What’s next for TruMeiD

“We have approached the Ministry of Social Development to do this, even for proof of life. We’ve heard horror stories of people bringing in an ID card because Granny can’t come. The checks keep coming, but the person is long gone.”

“The UN’s Sustainable Development Goal 16.9, aspires to create one identity for every person on the planet by 2030,” said Molina.
“That is extremely important because without identity you cannot have title, and without title you cannot have commerce. One of the key things that we struggle with in emerging markets is title.”

“Who owns what, who has what, and how do you transfer that title from one person to another? Title can mean the grants the government gives you. It can be selling a car, it can be selling a house; it can be selling your services.”

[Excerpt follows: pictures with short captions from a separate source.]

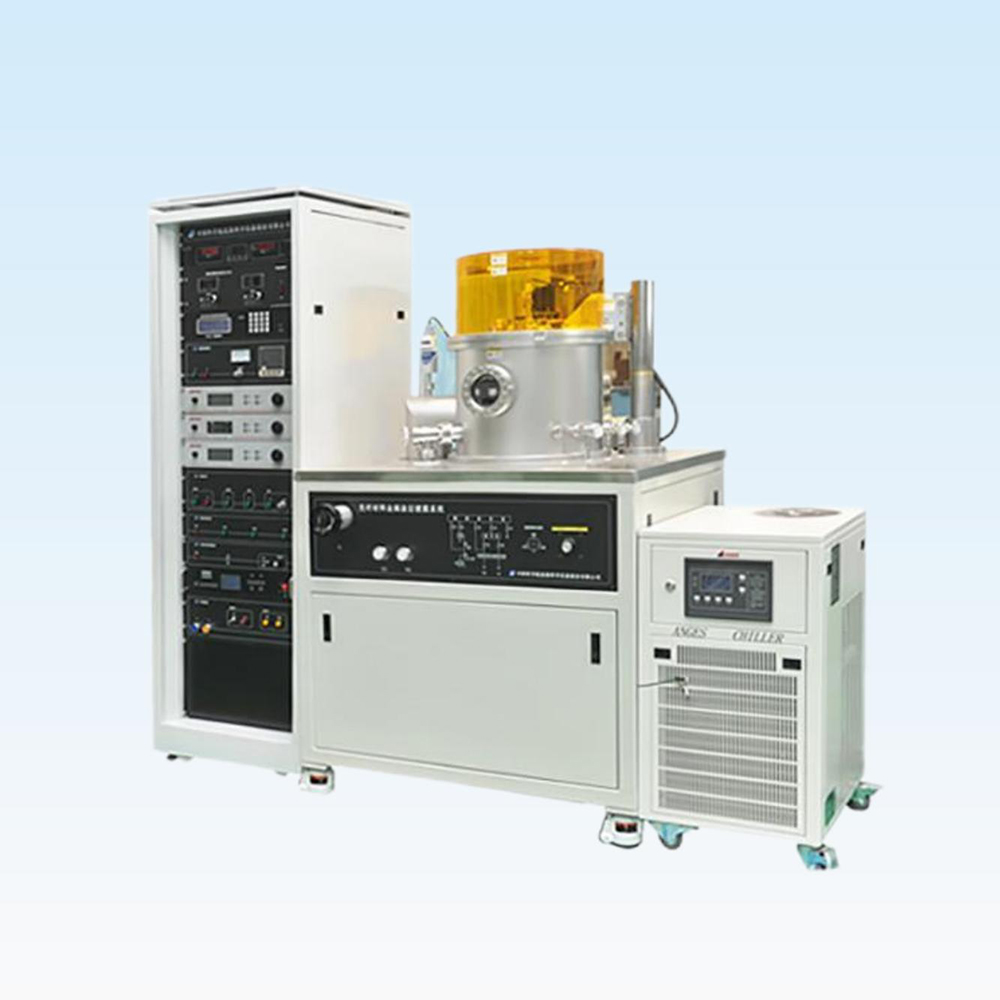 Single - Chamber Magnetron Sputtering System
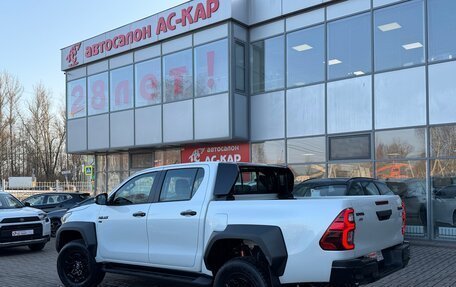 Toyota Hilux VIII, 2025 год, 7 650 000 рублей, 3 фотография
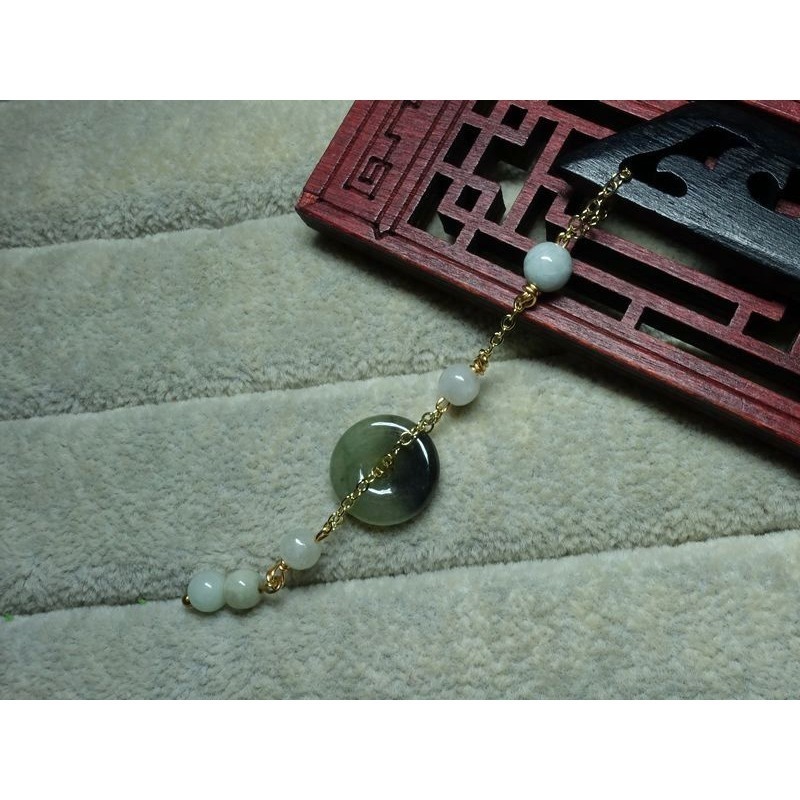 不單售商品~黑檀木髮簪~加購價188元~(38F276-1)*~孫裴筠-細節圖5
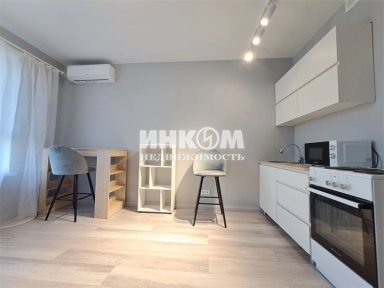 1-комнатная квартира, Корнейчука ул, 27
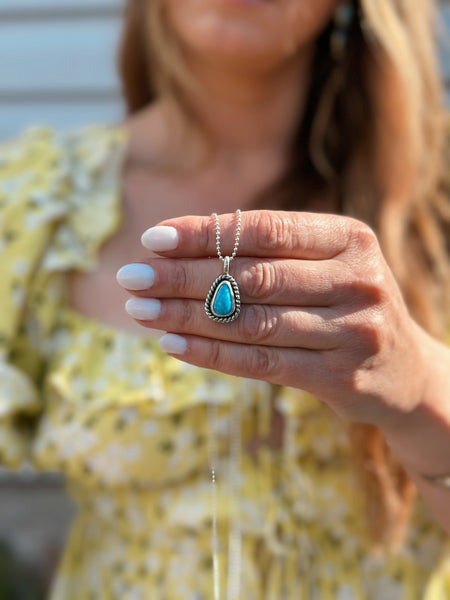 LASSO PENDANT - NO.2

In creating this system of biometric identification, iProov has dealt with the legislative requirements of all the countries it operates in.
“I manage Latin America,” Molina said, “and I have 41 different responses to that issue.”

iProov is GDPR compliant, so neither Molina nor Lett sees any problems with the technology being compliant with TT’s Data Protection Act.
Conversations with the government about applications of the technology are proceeding at a measured pace and while private sector discussions have been more enthusiastic, potential legislative issues are slowing adoption in the banking sector.

“Credit unions have been very responsive because the way that they operate is not the same way a bank does in onboarding customers, getting customers and in managing their members,” Lett said of the company’s current market push.

“Some credit unions during the pandemic allowed people to become members by submitting taking a picture of their ID’s and uploading it. So that process exists. This makes it more secure, more efficient. Something that the credit union would be able to rely on.”

“We’ve had also had conversations with education institutions that see benefits that we don’t even look at. They also saw advantages in record keeping for Gate and keeping audit trail. TruMeiD would be able to tell you exactly which student logged in when, what classes they attended, how many classes they attended.”